Has anybody else found this summer to be hot and humid? Oh, right —pretty much everyone. Hottest year on record and all that. But that humidity…oof.
Not being what you’d call a morning athlete, most of my mountain bike rides this summer have started somewhere between 11 and 2. (As my wife likes to say as I’m heading out the door, “Good thing you didn’t wait until the hottest part of the day.”) Combine that with what seems to be a permanent flow of moist tropical air and these beachside hills feel more like the swampy blanket of Washington, D.C. that I thought I’d escaped. But I have a new secret weapon — Ryders antiFOG sunglasses. They don’t help with the heat, but they sure do keep the sauna at bay where other shades fail.

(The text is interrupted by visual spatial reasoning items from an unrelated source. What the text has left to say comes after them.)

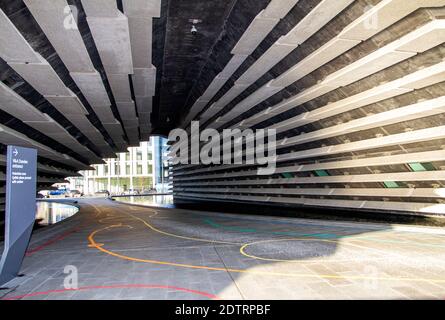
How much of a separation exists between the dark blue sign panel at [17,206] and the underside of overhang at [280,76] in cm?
343

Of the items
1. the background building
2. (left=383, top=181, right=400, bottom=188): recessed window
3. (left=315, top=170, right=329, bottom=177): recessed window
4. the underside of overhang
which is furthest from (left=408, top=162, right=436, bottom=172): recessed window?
the background building

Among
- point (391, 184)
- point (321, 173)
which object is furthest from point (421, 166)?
point (321, 173)

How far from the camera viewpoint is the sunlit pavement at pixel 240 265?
19.7 feet

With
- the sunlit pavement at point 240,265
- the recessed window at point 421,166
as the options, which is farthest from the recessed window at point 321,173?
the sunlit pavement at point 240,265

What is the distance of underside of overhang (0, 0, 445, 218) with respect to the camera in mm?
8828

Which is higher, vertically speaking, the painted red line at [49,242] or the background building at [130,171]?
the background building at [130,171]

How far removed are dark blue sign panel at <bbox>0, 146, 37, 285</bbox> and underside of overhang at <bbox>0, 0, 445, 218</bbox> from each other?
343cm

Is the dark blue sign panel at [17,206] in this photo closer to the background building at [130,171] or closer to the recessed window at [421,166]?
the recessed window at [421,166]

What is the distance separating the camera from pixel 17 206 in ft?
22.2

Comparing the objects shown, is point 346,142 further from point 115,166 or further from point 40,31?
point 115,166

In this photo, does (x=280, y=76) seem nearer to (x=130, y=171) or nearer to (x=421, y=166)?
(x=421, y=166)

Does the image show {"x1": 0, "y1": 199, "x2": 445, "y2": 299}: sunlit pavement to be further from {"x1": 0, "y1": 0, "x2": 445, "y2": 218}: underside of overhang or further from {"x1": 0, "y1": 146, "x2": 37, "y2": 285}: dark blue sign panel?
{"x1": 0, "y1": 0, "x2": 445, "y2": 218}: underside of overhang
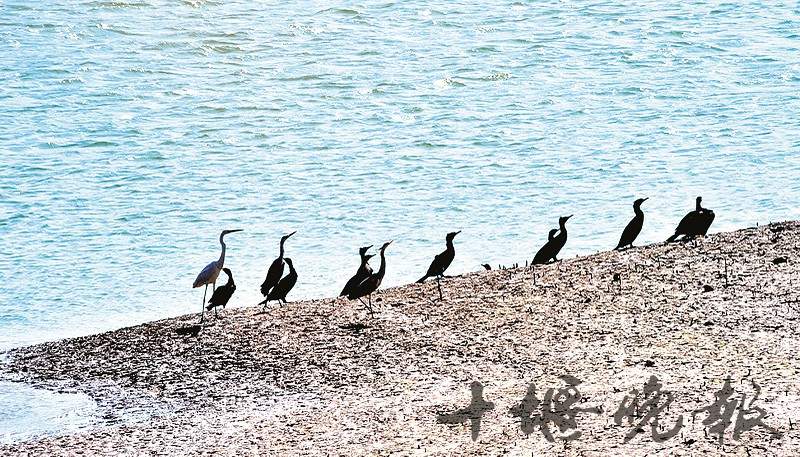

On one particularly manky afternoon, I took the Ryder Thorn out to climb hills, along with similarly styled pairs of Oakleys. Sorry, Oakley, but after about five minutes your lenses looked like a bathroom mirror during a hot shower on a cold winter morning. The Ryders, though, stayed clear and condensation free, thanks to their anti-fog coating on the back of the lenses, even after 20 minutes of hard uphill pedaling.
Ryder says the coating on the back is permanently embedded into the lens and won’t rub or wash off. Neither will the hydrophobic on the front. Two months of testing is too soon to validate that claim, but I didn’t notice any falloff in performance.
Both glasses are oriented toward high speed use in or around forested conditions (i.e., mountain biking and trail running). The photochromic Thorns thus never get too dark — their yellow lens light transmission ranges from 76 percent to 27 percent. In a place like Southern California, where clouds are turned away at the border for boorish behavior, this doesn’t seem dark enough. But in most of the country, where shadows and shade are ever present, it’s probably just right.